The "Grim Sleeper" nickname was coined because of an apparent 14-year gap in the murders between 1988 and 2002.
Police have dueling theories about the gap. Some think the killings stopped after one intended victim survived in 1988, scaring off the attacker. Other investigators believe there were more victims but their bodies just weren't found.
In her opening statement to jurors, Silverman said Franklin took advantage of the crack cocaine epidemic in South Los Angeles, targeting women "willing to sell their bodies and their souls in order to gratify their dependency on this powerful drug."
Autopsies showed all but one victim had cocaine in their systems when they were killed. Some had turned to prostitution.
"This was the perfect opportunity for someone who preyed on women," Silverman said. "Someone who knew the streets and the dark alleys by heart, someone who lived there and was able to blend in, someone who knew where the drug-addicted women and perhaps prostitutes would congregate and who knew how to lure potential victims into the darkness and the isolation of a vehicle through the promise of crack."
Franklin's attorney Seymour Amster will deliver his opening statement later in the trial.
"There's more to it than people want to believe," Amster told The Associated Press last week.
Silverman said the killings all were linked by firearms or DNA that matched Franklin. She also showed jurors photos that Franklin had in his home of two victims, including one who had just been shot in the chest when she was photographed.
As many as 30 detectives investigated the Grim Sleeper killings in the 1980s. They exhausted leads within a few years.
A special squad of detectives was assembled after the most recent killing, the June 2007 shooting of 25-year-old Janecia Peters, whose naked body was found in the fetal position inside a trash bag.
Police arrested Franklin three years later after his DNA was connected to more than a dozen crime scenes. An officer posing as a busboy at a pizza parlor got DNA samples from dishes and utensils Franklin had been using at a birthday party.

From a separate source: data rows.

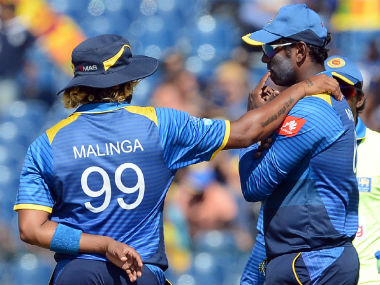 Seniors such as Lasith Malinga and Angelo Mathews have failed to inspire the young talent, or so the current results say. AFP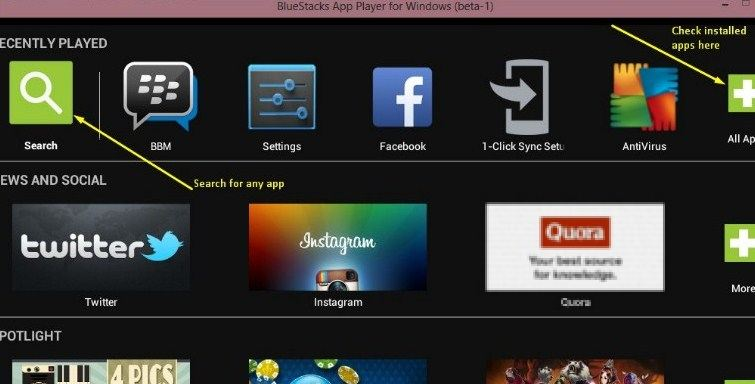 Download latest bluestacks offline installer for windows 7, 8. 1.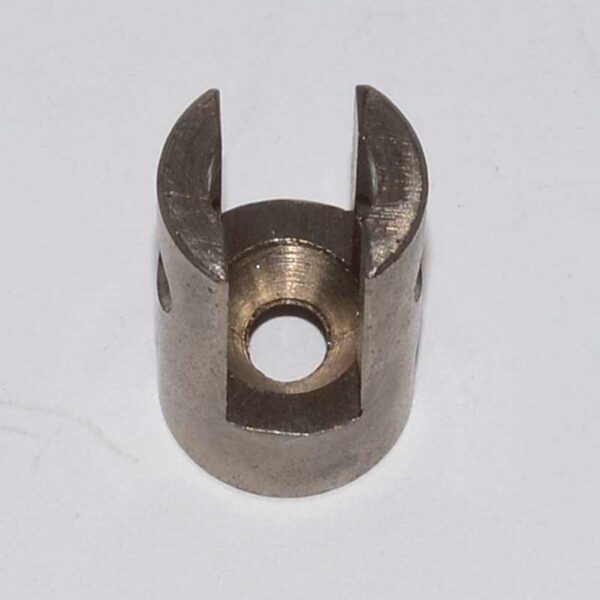 Aspe Online Shop Spare Part Squeegee Clevis inside top view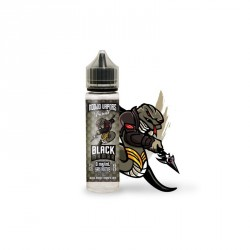 Black Mamba 50ml MODJO VAPORS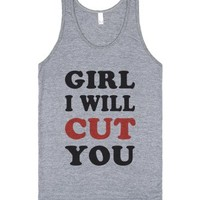 Girl I Will Cut You-Unisex Athletic Grey Tank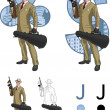 Постер, плакат: Jack of clubs Hispanic mafioso with Tommy gun Mafia card set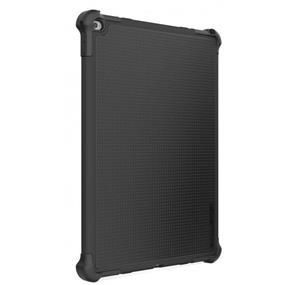 Ballistic TJ1633A06C Tough Jacket iPad Pro 12.9 Black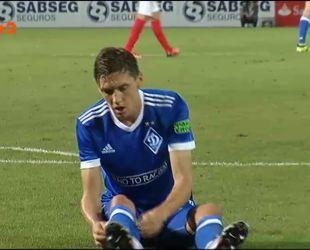 Маритиму - Динамо - 0:0. Что помешало киевлянам забить на Мадейре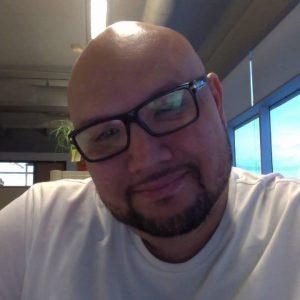 A picture of VP Unit 3 candidate Jeffrey Zavala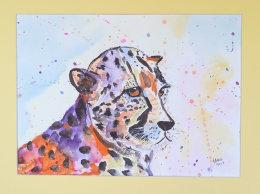 Leonardo Leopard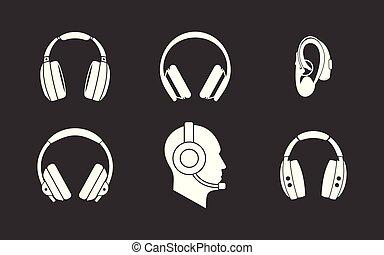 vektor, állhatatos, szürke, ikon, fejhallgató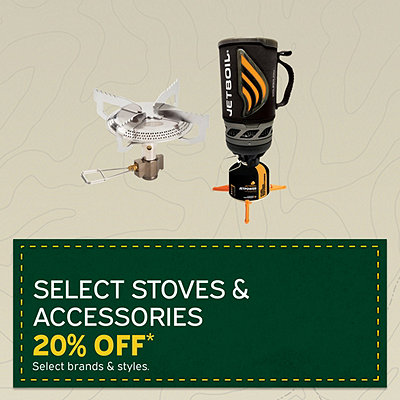 Select Stoves & Accessories 20% Off*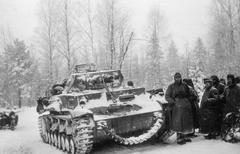 WW2 - Winter Panzer 4 with crew - stock photo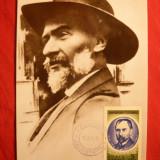 Maxima - George Cosbuc
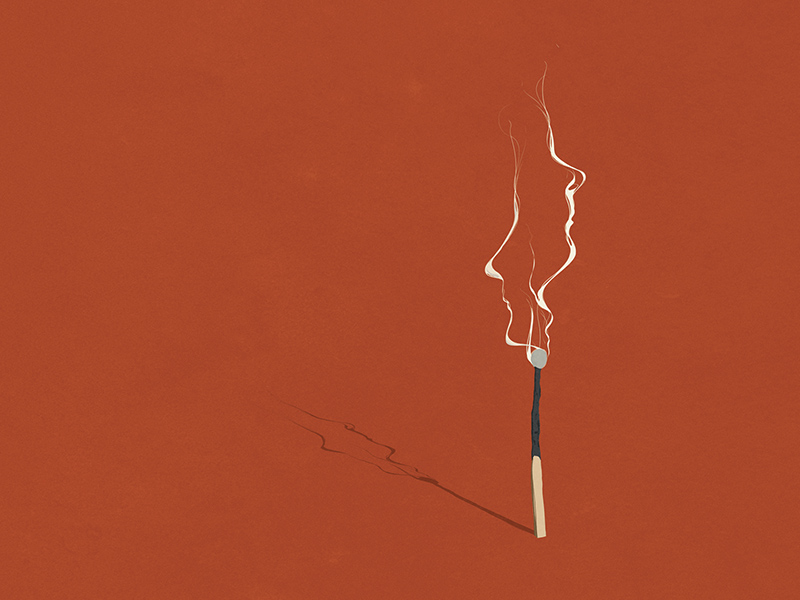 An illustration of two faces forming out of the smoke from a single match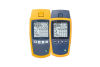 Industrial ethernet testers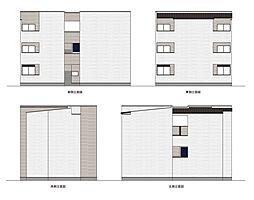 Casa Brillar[301号室]の外観
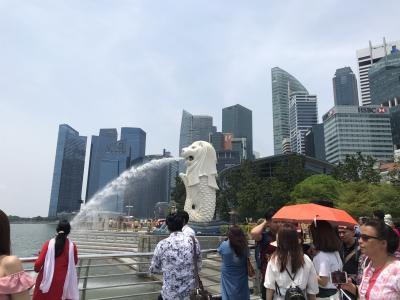 親子でシンガポール (その1)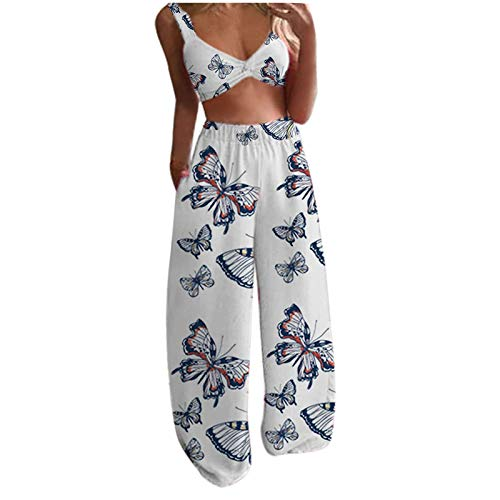 Boho - Conjunto de 2 camisetas sin mangas y pantalones largos con estampado de mariposas, estilo casual para yoga, playa Blanco Azul B L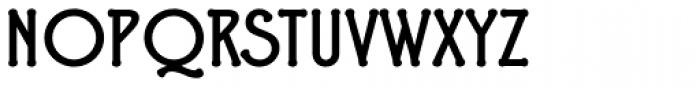 Ravenna Bold Font UPPERCASE
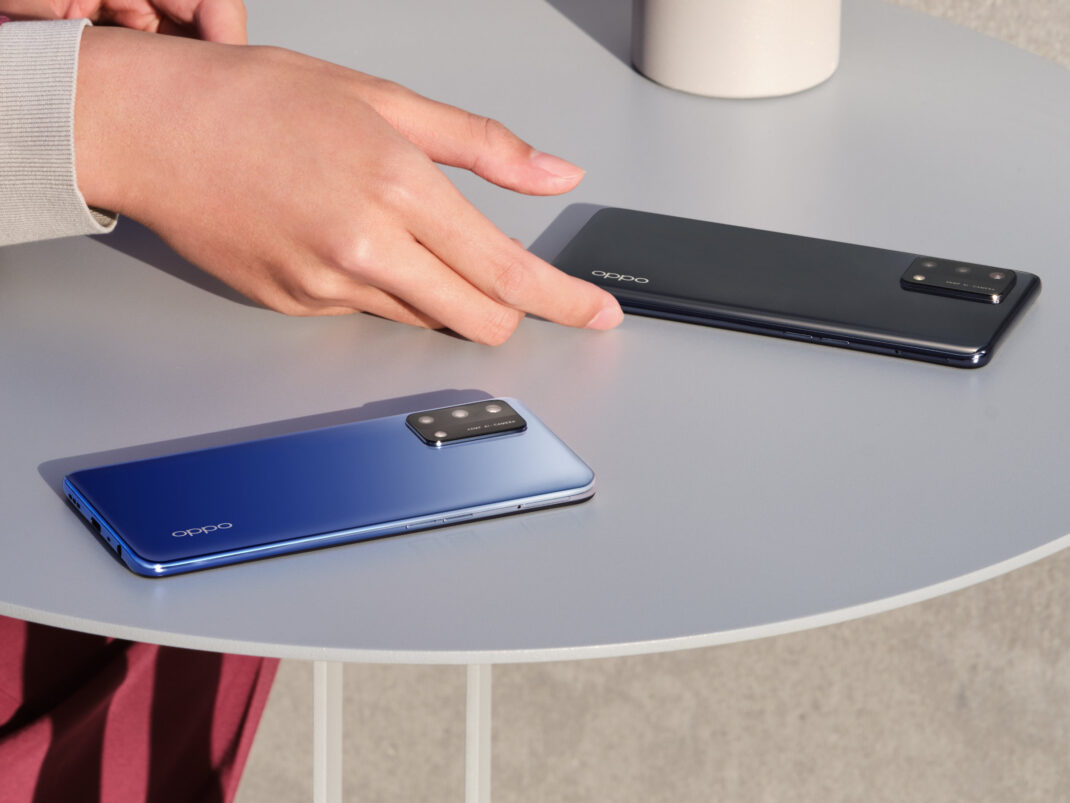 Oppo A74 LTE in allen Farben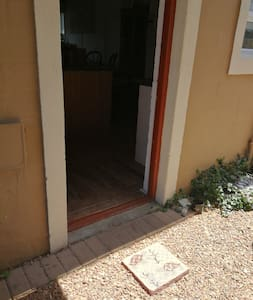 Backdoor entrance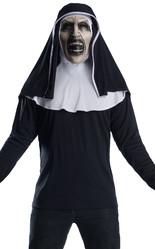 Монашки и Девы - Костюм Зловещей Монашки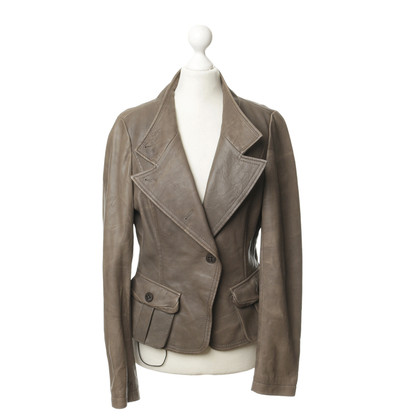 Hugo Boss Leather jacket with wide lapels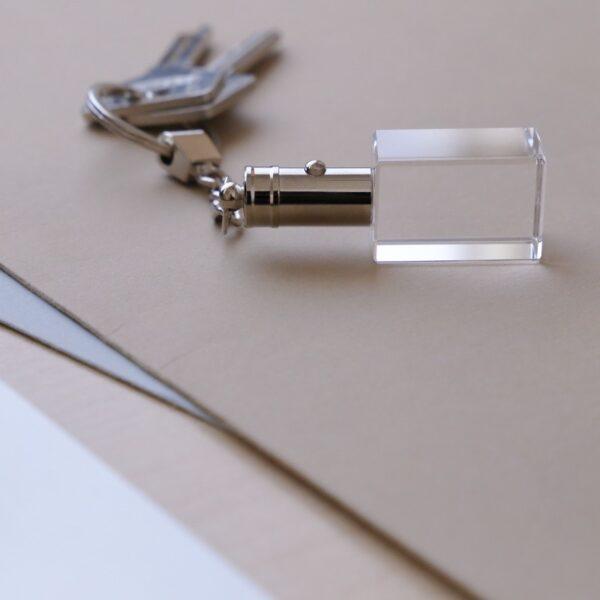 cristal_llavero_led_regalo_empresa_obsequio_personalizado_foto_2D_3D_seyart_1
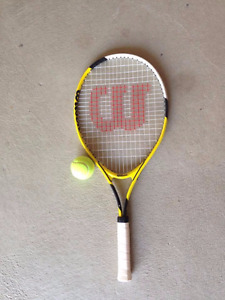 Wilson Tennis Racquet with Ball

Family members of the Grim Sleeper victims and a survivor of the attacks have been frustrated by repeated delays in the case and were eager for the trial to start.
Porter Alexander, the father of one of the victims, was 48 when his 18-year-old daughter was killed. He's now 75.
"The day of reckoning is here," Alexander said last week. "You can't help but be excited that you lived to see an end to this madness. It's been a long road, and I'm glad I'll physically be able to be there."
When photos of his daughter's naked body were shown in court Tuesday, Alexander walked out as other family members comforted his weeping wife.
The Grim Sleeper was among at least three serial killers who stalked Los Angeles-area women during the crack cocaine epidemic in the 1980s and 1990s.
The attacks were dubbed the "Southside Slayer" killings before authorities concluded more than one attacker was involved.